Week 5: Reading Guide: Primary Sources on Marriage and the American Revolution
The big histories of American marriage we read in week two all identify the late eighteenth and early nineteenth-centuries (the era of the American Revolution and "Early Republic") as important periods of change. During the next two weeks we'll be looking first at a set of primary documents from this period, and then at what several prominent historians have had to say about it. Our challenge (and theirs) is to try to sort out what about marriage changed, what stayed the same, and why. How do different kinds of sources lend themselves to different kinds of stories?
Questions to think about:
- If Kathleen Brown or Laurel Ulrich were to expand her book to include this week’s primary source readings, what would they do with them? What pieces of evidence that would seem to fit in either Ulrich or Brown’s work as it stands? What pieces would seem out of place? Why?
- Imagine your self in 1750, considering marriage. (You are also encouraged to imagine yourself as someone else – male or female, rich, poor, enslaved or in service . . .) How would you meet a prospective spouse? What kind of qualities would you be looking for in a mate? What would courtship be like?
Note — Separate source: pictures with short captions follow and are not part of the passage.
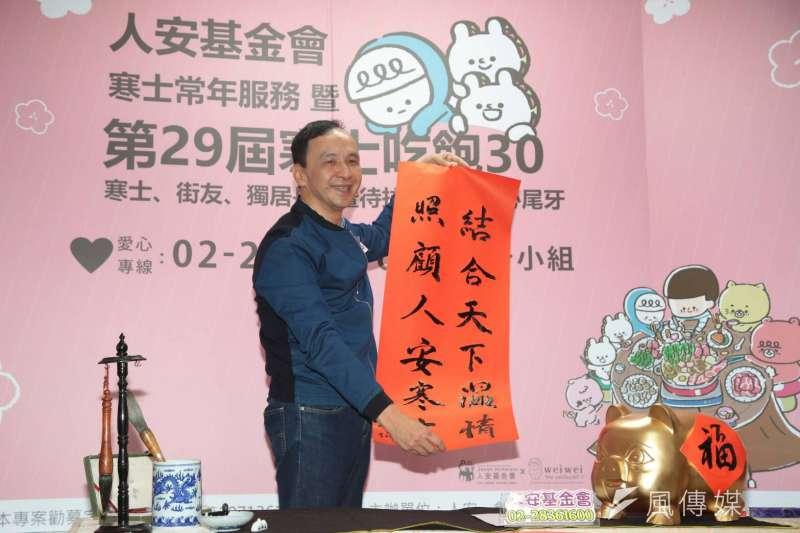 20190104-針對中國國家主席習近平日前發表對台談話,前新北市長朱立倫4日表示,「九二共識」與「一國兩制」完全是兩回事。(顏麟宇攝)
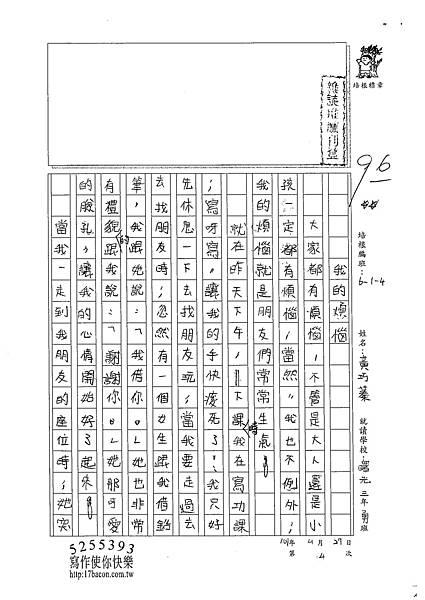 102W4404黃巧蓁 (1)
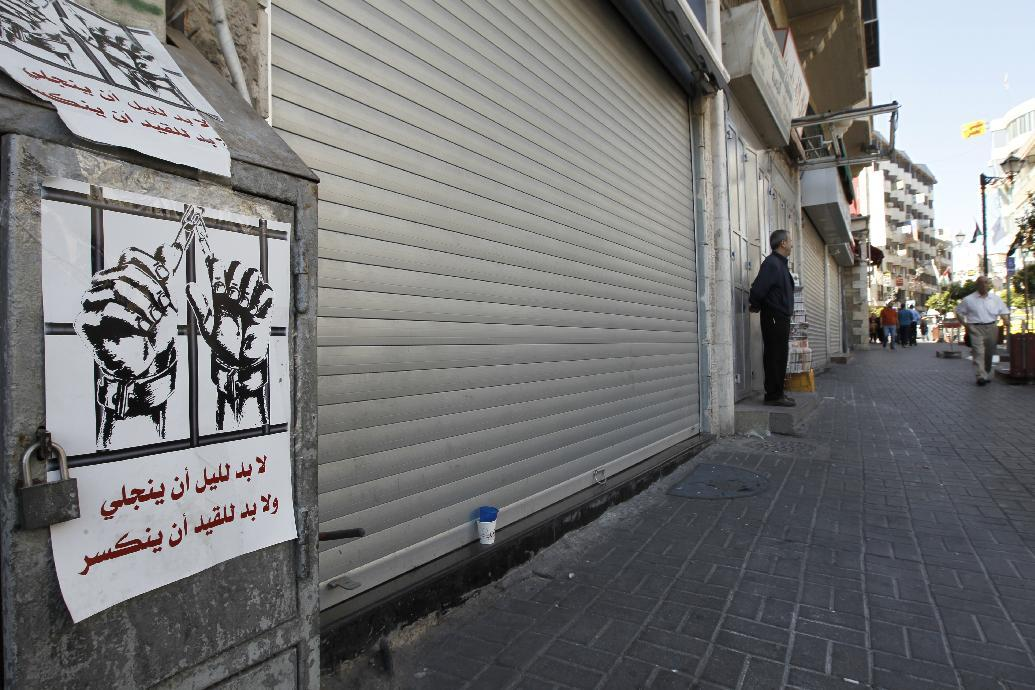 Businesses and shops are closed in the city of Ramallah during a strike across the Israeli occupied Palestinian West Bank in support of Palestinian prisoners on hunger strike being held in Israeli jails, on June 8, 2014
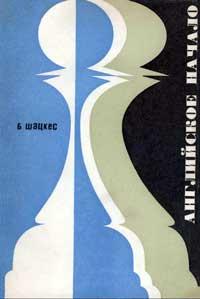 Английское начало — обложка книги.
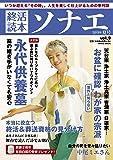 終活読本 ソナエ vol.9 2015年夏号
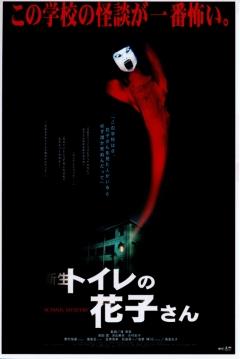 Poster Hanako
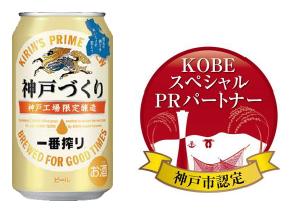 kobetsukuri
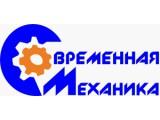 Логотип Современная Механика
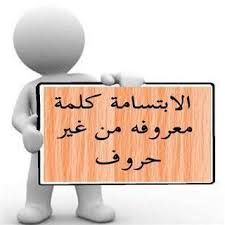 امثال وحكم عربية مشهورة بها دروس مفيدة عن الحياة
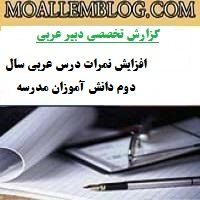 گزارش تخصصی معلم عربی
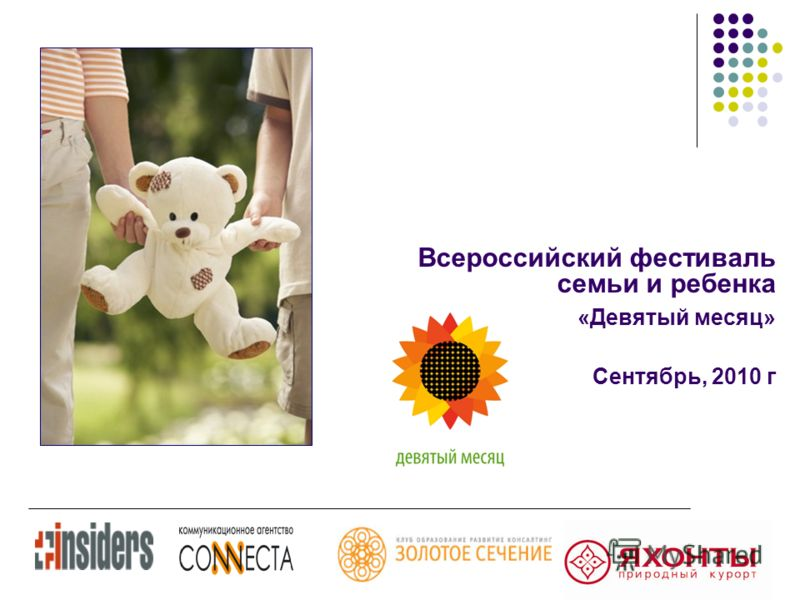 Всероссийский фестиваль семьи и ребенка «Девятый месяц» Сентябрь, 2010 г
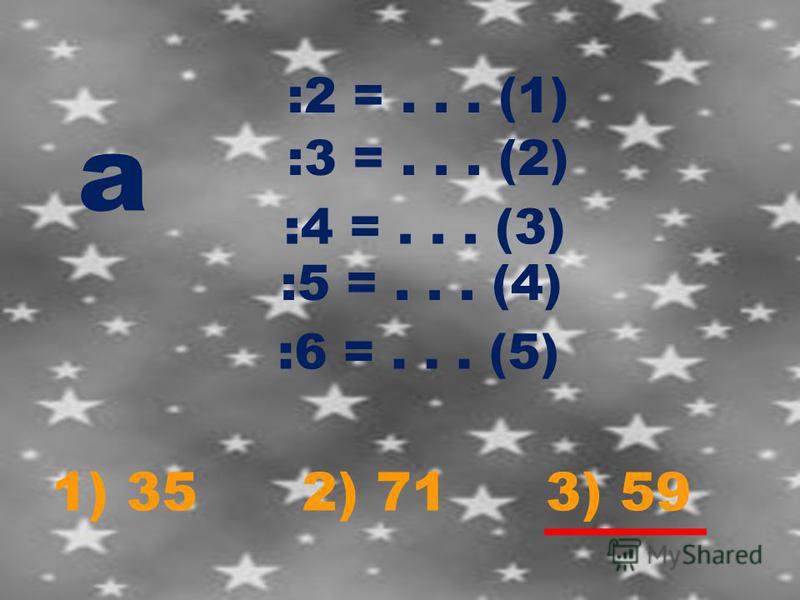 а :2 =... (1) :3 =... (2) :4 =... (3) :5 =... (4) :6 =... (5) 1) 352) 713) 59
What would you see as your most important responsibility within the marriage? What would you do if you didn’t want to marry the prospective partners you encountered? Or if you weren’t sure about marriage at all? Now imagine yourself in 1790 in a similar situation.
Questions to write about:
Focus your paper on one of the following:
- Judging from the readings for today, did anything about marriage change between 1750 and 1790? (You can use thought question 2 as a way into this.)
- Imagine you are the lawyer of one of the unhappily married persons who appear in these newspaper ads, or of Peter Sanford or his wife. What advice would give this person about their legal options? Would this person's “friends” (meaning kin and social network) give the same or different advice? Be sure to specify whom you’ve chosen as your client, and to base your advice on the legal rules found in the William Blackstone and Thomas Jefferson readings. (Carole Shammas might also help, but you want to emphasize primary sources.) Remember that strong arguments anticipate counter arguments: What objections might advocates of this person's spouse raise if the case went to court?